WORK TO BE COMPLETED: Beneath this sentence is a set of records; write each of them out exactly.

Rows from a spatial reasoning dataset
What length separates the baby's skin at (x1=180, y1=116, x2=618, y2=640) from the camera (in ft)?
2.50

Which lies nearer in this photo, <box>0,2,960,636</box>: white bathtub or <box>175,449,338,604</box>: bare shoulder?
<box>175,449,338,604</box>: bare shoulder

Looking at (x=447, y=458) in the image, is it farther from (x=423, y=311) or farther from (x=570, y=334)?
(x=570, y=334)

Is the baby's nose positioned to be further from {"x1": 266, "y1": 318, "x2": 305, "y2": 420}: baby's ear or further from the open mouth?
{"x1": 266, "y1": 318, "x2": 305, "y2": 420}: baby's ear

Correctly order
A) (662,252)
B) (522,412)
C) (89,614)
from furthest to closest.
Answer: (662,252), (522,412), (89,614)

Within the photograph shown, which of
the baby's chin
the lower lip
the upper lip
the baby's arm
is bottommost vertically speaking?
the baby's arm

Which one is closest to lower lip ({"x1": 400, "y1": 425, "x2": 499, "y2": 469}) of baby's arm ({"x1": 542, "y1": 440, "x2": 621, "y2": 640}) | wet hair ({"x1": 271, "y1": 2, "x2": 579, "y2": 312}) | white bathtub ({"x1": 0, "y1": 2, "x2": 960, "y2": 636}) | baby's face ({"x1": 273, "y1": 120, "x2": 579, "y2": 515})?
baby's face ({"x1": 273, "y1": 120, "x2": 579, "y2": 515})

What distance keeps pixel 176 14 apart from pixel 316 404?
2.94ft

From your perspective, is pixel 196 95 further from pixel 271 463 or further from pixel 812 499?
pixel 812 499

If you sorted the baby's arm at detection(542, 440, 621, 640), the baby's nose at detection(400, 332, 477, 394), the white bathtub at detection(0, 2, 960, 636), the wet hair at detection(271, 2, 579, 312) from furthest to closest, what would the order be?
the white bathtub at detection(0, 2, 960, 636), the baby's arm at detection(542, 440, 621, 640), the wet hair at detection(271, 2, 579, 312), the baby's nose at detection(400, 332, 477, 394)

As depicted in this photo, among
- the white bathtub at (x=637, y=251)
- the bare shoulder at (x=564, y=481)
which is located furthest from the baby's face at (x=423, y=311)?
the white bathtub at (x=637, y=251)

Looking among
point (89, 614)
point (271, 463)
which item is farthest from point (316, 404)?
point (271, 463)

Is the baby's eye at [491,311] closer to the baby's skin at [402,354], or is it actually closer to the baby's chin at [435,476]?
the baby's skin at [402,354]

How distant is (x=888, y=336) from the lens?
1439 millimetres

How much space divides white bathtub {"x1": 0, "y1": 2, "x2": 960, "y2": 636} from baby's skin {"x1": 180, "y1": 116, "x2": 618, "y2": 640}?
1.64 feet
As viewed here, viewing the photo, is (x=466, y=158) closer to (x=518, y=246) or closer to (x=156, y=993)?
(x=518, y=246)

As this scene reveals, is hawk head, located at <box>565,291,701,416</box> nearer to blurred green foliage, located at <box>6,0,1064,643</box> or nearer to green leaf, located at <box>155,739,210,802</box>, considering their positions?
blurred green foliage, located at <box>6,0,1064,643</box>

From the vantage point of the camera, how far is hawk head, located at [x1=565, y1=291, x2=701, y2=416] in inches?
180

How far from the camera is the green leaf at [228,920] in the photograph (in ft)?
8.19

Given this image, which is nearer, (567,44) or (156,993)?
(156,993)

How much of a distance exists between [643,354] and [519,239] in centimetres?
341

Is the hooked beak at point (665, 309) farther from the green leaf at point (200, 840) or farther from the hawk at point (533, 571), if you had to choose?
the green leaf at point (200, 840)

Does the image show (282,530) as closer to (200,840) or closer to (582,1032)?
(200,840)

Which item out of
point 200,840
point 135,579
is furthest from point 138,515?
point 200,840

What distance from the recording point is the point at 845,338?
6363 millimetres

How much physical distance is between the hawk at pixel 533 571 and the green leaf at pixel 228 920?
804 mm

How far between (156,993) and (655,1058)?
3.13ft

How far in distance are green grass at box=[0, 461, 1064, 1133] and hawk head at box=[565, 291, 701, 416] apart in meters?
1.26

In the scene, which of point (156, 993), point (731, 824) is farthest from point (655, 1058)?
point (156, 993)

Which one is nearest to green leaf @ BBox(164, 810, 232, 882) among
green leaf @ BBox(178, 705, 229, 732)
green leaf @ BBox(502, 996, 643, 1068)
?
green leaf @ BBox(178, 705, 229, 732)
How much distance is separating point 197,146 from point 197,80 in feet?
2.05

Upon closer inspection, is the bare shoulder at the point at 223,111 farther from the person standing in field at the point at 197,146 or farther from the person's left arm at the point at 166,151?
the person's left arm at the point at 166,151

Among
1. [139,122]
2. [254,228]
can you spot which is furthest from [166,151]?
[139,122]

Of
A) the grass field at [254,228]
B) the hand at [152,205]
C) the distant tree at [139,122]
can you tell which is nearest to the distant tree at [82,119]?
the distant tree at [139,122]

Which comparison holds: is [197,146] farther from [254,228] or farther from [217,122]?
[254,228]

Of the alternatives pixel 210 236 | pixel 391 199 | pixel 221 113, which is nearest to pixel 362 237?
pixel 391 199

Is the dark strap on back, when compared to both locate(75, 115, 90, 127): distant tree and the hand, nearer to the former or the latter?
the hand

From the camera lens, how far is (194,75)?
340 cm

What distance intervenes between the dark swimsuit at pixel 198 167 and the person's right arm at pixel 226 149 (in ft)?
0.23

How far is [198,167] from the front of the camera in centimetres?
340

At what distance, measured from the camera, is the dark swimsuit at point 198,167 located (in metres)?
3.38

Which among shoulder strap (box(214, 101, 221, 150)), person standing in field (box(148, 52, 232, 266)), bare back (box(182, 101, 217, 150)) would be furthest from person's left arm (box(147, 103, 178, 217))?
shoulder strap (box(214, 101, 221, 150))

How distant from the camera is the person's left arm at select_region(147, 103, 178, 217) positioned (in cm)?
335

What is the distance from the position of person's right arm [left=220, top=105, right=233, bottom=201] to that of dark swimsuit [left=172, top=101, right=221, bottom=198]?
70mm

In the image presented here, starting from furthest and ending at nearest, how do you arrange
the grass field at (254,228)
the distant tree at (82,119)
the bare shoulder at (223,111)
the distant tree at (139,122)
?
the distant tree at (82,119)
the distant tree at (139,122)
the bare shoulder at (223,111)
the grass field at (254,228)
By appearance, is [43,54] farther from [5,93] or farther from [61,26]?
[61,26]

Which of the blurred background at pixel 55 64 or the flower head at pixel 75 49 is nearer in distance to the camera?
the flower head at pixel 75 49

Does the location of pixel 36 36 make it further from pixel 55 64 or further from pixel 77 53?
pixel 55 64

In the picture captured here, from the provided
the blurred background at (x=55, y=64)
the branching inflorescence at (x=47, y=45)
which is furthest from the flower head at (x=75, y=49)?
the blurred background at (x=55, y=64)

SOLVED EXERCISE:
What length separates the baby's skin at (x1=180, y1=116, x2=618, y2=640) from the camera (in ft)?
2.50

Which lies nearer in this photo, <box>0,2,960,636</box>: white bathtub or <box>175,449,338,604</box>: bare shoulder?
<box>175,449,338,604</box>: bare shoulder

Looking at (x=447, y=458) in the image, is it farther from (x=423, y=311) or farther from (x=570, y=334)?
(x=570, y=334)

Is the baby's nose positioned to be further from {"x1": 266, "y1": 318, "x2": 305, "y2": 420}: baby's ear or further from the open mouth?
{"x1": 266, "y1": 318, "x2": 305, "y2": 420}: baby's ear

Correctly order
A) (662,252)
B) (522,412)
C) (89,614)
from furthest to closest.
Answer: (662,252), (522,412), (89,614)

Within the photograph shown, which of
the baby's chin
the lower lip
the upper lip
the baby's arm
is bottommost vertically speaking?
the baby's arm

Which one is closest to lower lip ({"x1": 400, "y1": 425, "x2": 499, "y2": 469}) of baby's arm ({"x1": 542, "y1": 440, "x2": 621, "y2": 640}) | wet hair ({"x1": 271, "y1": 2, "x2": 579, "y2": 312}) | white bathtub ({"x1": 0, "y1": 2, "x2": 960, "y2": 636}) | baby's face ({"x1": 273, "y1": 120, "x2": 579, "y2": 515})?
baby's face ({"x1": 273, "y1": 120, "x2": 579, "y2": 515})

What distance keeps pixel 176 14 apart from pixel 316 404?
2.94ft

From your perspective, is pixel 196 95 further from pixel 271 463 or further from pixel 812 499?
pixel 812 499

If you sorted the baby's arm at detection(542, 440, 621, 640), the baby's nose at detection(400, 332, 477, 394), the white bathtub at detection(0, 2, 960, 636), the wet hair at detection(271, 2, 579, 312) from furthest to closest, what would the order be?
the white bathtub at detection(0, 2, 960, 636), the baby's arm at detection(542, 440, 621, 640), the wet hair at detection(271, 2, 579, 312), the baby's nose at detection(400, 332, 477, 394)

As depicted in this photo, among
- the white bathtub at (x=637, y=251)
- the bare shoulder at (x=564, y=481)
which is located furthest from the baby's face at (x=423, y=311)?
the white bathtub at (x=637, y=251)

Looking among
point (89, 614)
point (271, 463)
which item is farthest from point (316, 404)?
point (271, 463)

Is the baby's eye at [491,311] closer to the baby's skin at [402,354], or is it actually closer to the baby's chin at [435,476]?
the baby's skin at [402,354]

How distant is (x=888, y=336) from the lens?
1439 millimetres

How much space divides white bathtub {"x1": 0, "y1": 2, "x2": 960, "y2": 636} from baby's skin {"x1": 180, "y1": 116, "x2": 618, "y2": 640}?
1.64 feet
As viewed here, viewing the photo, is (x=466, y=158) closer to (x=518, y=246) or closer to (x=156, y=993)?
(x=518, y=246)

As this scene reveals, is hawk head, located at <box>565,291,701,416</box> nearer to blurred green foliage, located at <box>6,0,1064,643</box> or nearer to green leaf, located at <box>155,739,210,802</box>, considering their positions?
blurred green foliage, located at <box>6,0,1064,643</box>

From the vantage point of the camera, how far is hawk head, located at [x1=565, y1=291, x2=701, y2=416] in inches?
180

How far from the camera is the green leaf at [228,920] in the photograph (in ft)?
8.19

Given this image, which is nearer, (567,44) or (156,993)?
(156,993)

How much of a distance exists between [643,354] and [519,239] in centimetres?
341

Is the hooked beak at point (665, 309) farther from the green leaf at point (200, 840) or farther from the hawk at point (533, 571), if you had to choose?
the green leaf at point (200, 840)

Does the image show (282,530) as closer to (200,840) or closer to (582,1032)?
(200,840)

Which item out of
point 200,840
point 135,579
is furthest from point 138,515?
point 200,840

What distance from the recording point is the point at 845,338?
6363 millimetres

How much physical distance is between the hawk at pixel 533 571 and the green leaf at pixel 228 920?
804 mm

How far between (156,993) and (655,1058)?
3.13ft

How far in distance are green grass at box=[0, 461, 1064, 1133] and hawk head at box=[565, 291, 701, 416] apart in meters?
1.26

In the scene, which of point (156, 993), point (731, 824) is farthest from point (655, 1058)?
point (156, 993)

Which one is nearest to green leaf @ BBox(164, 810, 232, 882) among
green leaf @ BBox(178, 705, 229, 732)
green leaf @ BBox(502, 996, 643, 1068)
?
green leaf @ BBox(178, 705, 229, 732)
How much distance is separating point 197,146 from point 197,80 in feet?
2.05

Upon closer inspection, is the bare shoulder at the point at 223,111 farther from the person standing in field at the point at 197,146 or farther from the person's left arm at the point at 166,151?
the person's left arm at the point at 166,151

Among
1. [139,122]
2. [254,228]
can you spot which is furthest from [166,151]?
[139,122]

Of
A) the grass field at [254,228]
B) the hand at [152,205]
C) the distant tree at [139,122]
can you tell which is nearest to the distant tree at [82,119]?
the distant tree at [139,122]

Which comparison holds: is [197,146] farther from [254,228] or farther from [217,122]?
[254,228]

Of the alternatives pixel 210 236 | pixel 391 199 | pixel 221 113, which is nearest to pixel 362 237?
pixel 391 199

Is the dark strap on back, when compared to both locate(75, 115, 90, 127): distant tree and the hand, nearer to the former or the latter?
the hand

From the camera lens, how far is (194,75)?
340 cm

What distance intervenes between the dark swimsuit at pixel 198 167 and the person's right arm at pixel 226 149 (in ft)?
0.23

How far is [198,167] from the front of the camera in centimetres?
340

At what distance, measured from the camera, is the dark swimsuit at point 198,167 located (in metres)?
3.38

Which among shoulder strap (box(214, 101, 221, 150)), person standing in field (box(148, 52, 232, 266)), bare back (box(182, 101, 217, 150)) would be furthest from person's left arm (box(147, 103, 178, 217))?
shoulder strap (box(214, 101, 221, 150))

How distant from the camera is the person's left arm at select_region(147, 103, 178, 217) positioned (in cm)?
335

What is the distance from the position of person's right arm [left=220, top=105, right=233, bottom=201] to that of dark swimsuit [left=172, top=101, right=221, bottom=198]?
70mm

In the image presented here, starting from furthest and ending at nearest, how do you arrange
the grass field at (254,228)
the distant tree at (82,119)
the bare shoulder at (223,111)
the distant tree at (139,122)
?
the distant tree at (82,119)
the distant tree at (139,122)
the bare shoulder at (223,111)
the grass field at (254,228)
By appearance, is [43,54] farther from [5,93] or farther from [61,26]?
[61,26]

Which of the blurred background at pixel 55 64 or the flower head at pixel 75 49 is nearer in distance to the camera?
the flower head at pixel 75 49

Does the location of pixel 36 36 make it further from pixel 55 64 or further from pixel 77 53?
pixel 55 64

In the picture captured here, from the provided
the blurred background at (x=55, y=64)
the branching inflorescence at (x=47, y=45)
which is furthest from the flower head at (x=75, y=49)?
the blurred background at (x=55, y=64)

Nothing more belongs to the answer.